And graphs from the past performance of property don’t seem like a relevant predictor for the future, given the record number of countries teetering on the brink of bankruptcy. But then, Australia has net pop growth, which means we have a need to build more homes, and very low interest rates, often making it cheaper to buy than to rent. Hmmm….what to do?
stephen says
Love it, ive been telling all my friends who invest in gold to buy currency puts to hedge the hype and speculation since early 2012
As for your comments SOS I think property is next in line for the growth cycle in aus and if your serious about financial growth always buy under value with positive cash flow in high growth areas and never never never buy off the plan
Aloy says
These days, we are encountering lots of information. You read and you act. As a migrant, I feel happy that I am having an education in English due to the “great ” English colonial influence. The English you read and write has to be shared between British style and American style. The present generation follows the Aussie way of reading & writing. Some won’t pay attention to grammar and spelling that much. I feel sorry for people like Adam. What is important now is to get my message to every one, in a given time, unless you have some one or outsource your writing to get your message to people. In a “Blog”, there is no time for this. Majority will say that it is o.k to read as it is, with so many mistakes in grammar and spelling. May be, it is better to write in simple sentences to get your message to the world.

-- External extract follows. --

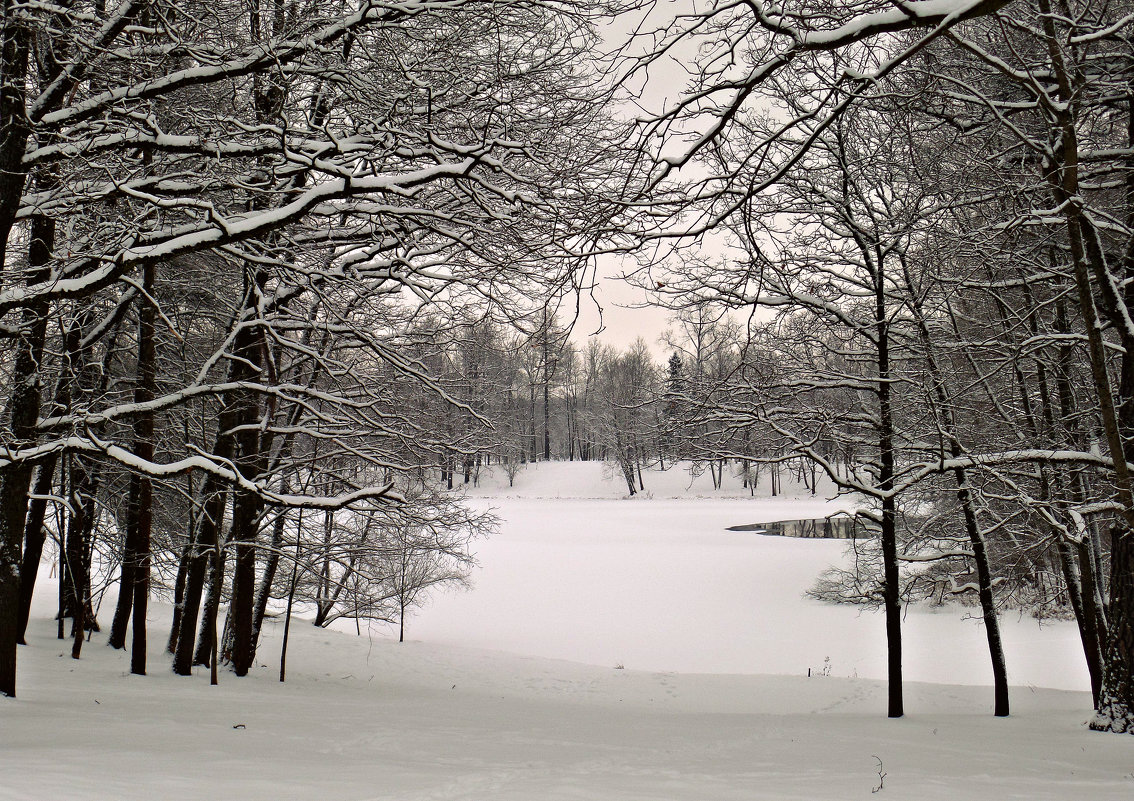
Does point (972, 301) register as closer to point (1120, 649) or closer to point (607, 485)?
point (1120, 649)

I enjoy reading Jon’s writing in any matter. This keeps me awake in this troubled world, all looking to have a better life. But I know that the “rich” can take lots of calculated risks and gain in wealth, where as if you are poor and just trying to catch up with the idea of becoming rich, you always pull back and not take this calculated risk. This is inbuilt in a poor person’s mind. Educating yourself and reading these sort of emails from Jon and his mates puts you in boxing seat to take these sort of calculated risks.
So folks, enjoy Jon’s reading. Who got the time to provide us with these sort of information?
Aloy.
Tassyscott says
The GFC over?mmmmm. Gold will make it’s way back, every market needs a correction. The U.S fed can’t continue to inject $85b per month into an economy without repercussions.